## Dataset excerpt
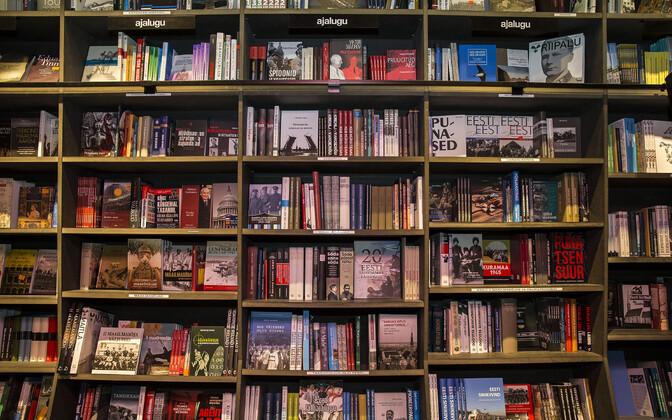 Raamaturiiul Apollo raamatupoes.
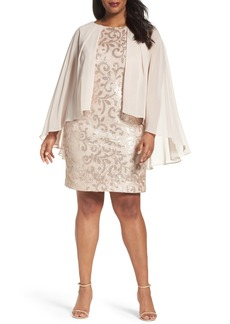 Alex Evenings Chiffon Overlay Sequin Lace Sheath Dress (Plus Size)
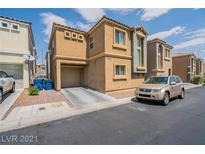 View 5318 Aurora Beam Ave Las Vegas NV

## Your assignment
Leave the images out as you retype each line of the material exactly.

## Exercise answer
 Raamaturiiul Apollo raamatupoes.
 Alex Evenings Chiffon Overlay Sequin Lace Sheath Dress (Plus Size)
 View 5318 Aurora Beam Ave Las Vegas NV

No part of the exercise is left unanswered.